Concerns Raised by The Experts
- Trade over Conservation: It prioritises intellectual property and commercial trade at the expense of the act’s key aim of conserving biological resources.
- Threat of Bio-piracy: The exemptions to AYUSH Practitioners no longer need to take approvals, would pave the way for “bio piracy”.
- Biopiracy is the practice of exploiting naturally occurring genetic or biochemical material in commerce.
- Marginalising Biodiversity Management Committees (BMCs): The proposed amendments allow for state biodiversity boards to represent BMCs to determine terms of benefit sharing,
- Under the Biodiversity Act 2002, national and state biodiversity boards are required to consult the biodiversity management committees (constituted by every local body) while taking any decision relating to the use of biological resources.
- Sidelining Local Communities: The bill also exempts cultivated medicinal plants from the purview of the Act. However, it is practically impossible to detect which plants are cultivated and which are from the wild.
- This provision could allow large companies to evade the requirement for prior approval or share the benefit with local communities under the access and benefit-sharing provisions of the Act.
- Effective Implementation of the Forest Rights Act (FRA): The government must make an effort to build trust between its agencies in the area and the people who depend on these forests by treating them as equal citizens like everyone else in the country..
- The FRA’s loopholes have already been identified; all it needs is to work on amending it.
- Integration of International Treaties: The implementation of Nagoya Protocol cannot work in isolation and thus must be commensurate with other international treaties.

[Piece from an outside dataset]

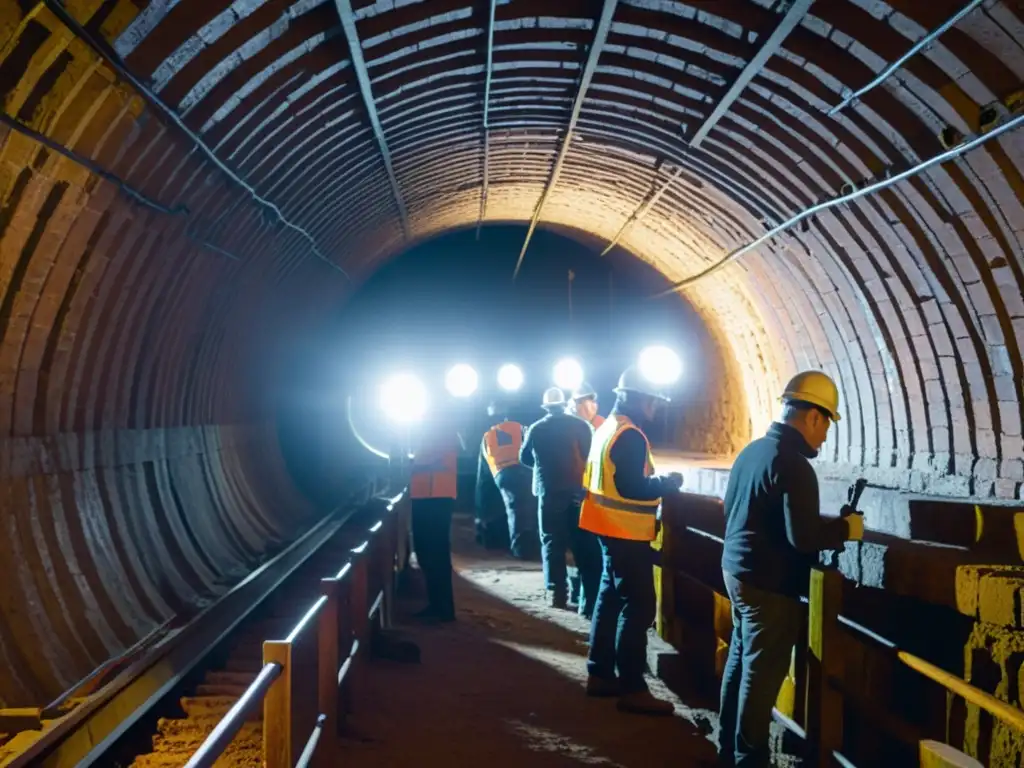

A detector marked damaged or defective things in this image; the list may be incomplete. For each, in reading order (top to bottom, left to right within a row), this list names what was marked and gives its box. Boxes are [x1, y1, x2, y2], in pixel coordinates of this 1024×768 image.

rusty steel rail [184, 492, 404, 768]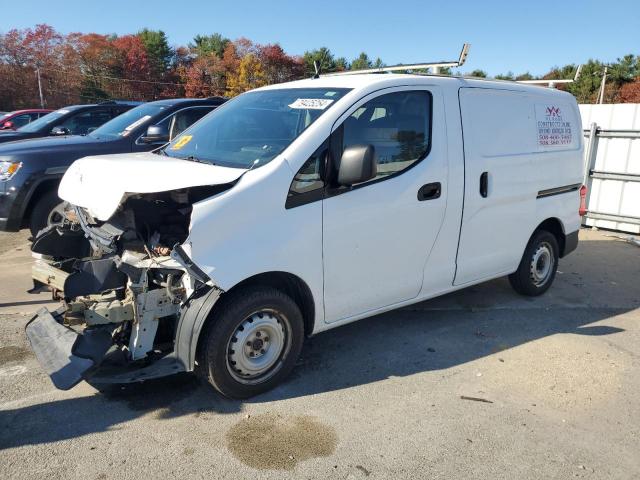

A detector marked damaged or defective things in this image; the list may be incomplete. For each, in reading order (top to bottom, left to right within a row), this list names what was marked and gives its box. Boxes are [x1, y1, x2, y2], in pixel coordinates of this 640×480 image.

crushed front end [25, 188, 225, 390]
damaged white van [26, 74, 584, 398]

- Therefore, integration between Nagoya Protocol and the International Treaty on Plant Genetic Resources for Food and Agriculture (ITPGRFA) need to consider the legislative, administrative and policy measures that cross each other’s path
- People’s Biodiversity Register (PBR): PBR should aim to document folk knowledge of status, uses, history, ongoing changes and forces driving changes in biodiversity resources, and people’s perceptions of how these resources should be managed.
- PBRs can be useful to preserve the rights of farmers or communities over the traditional knowledge they may hold over a particular variety.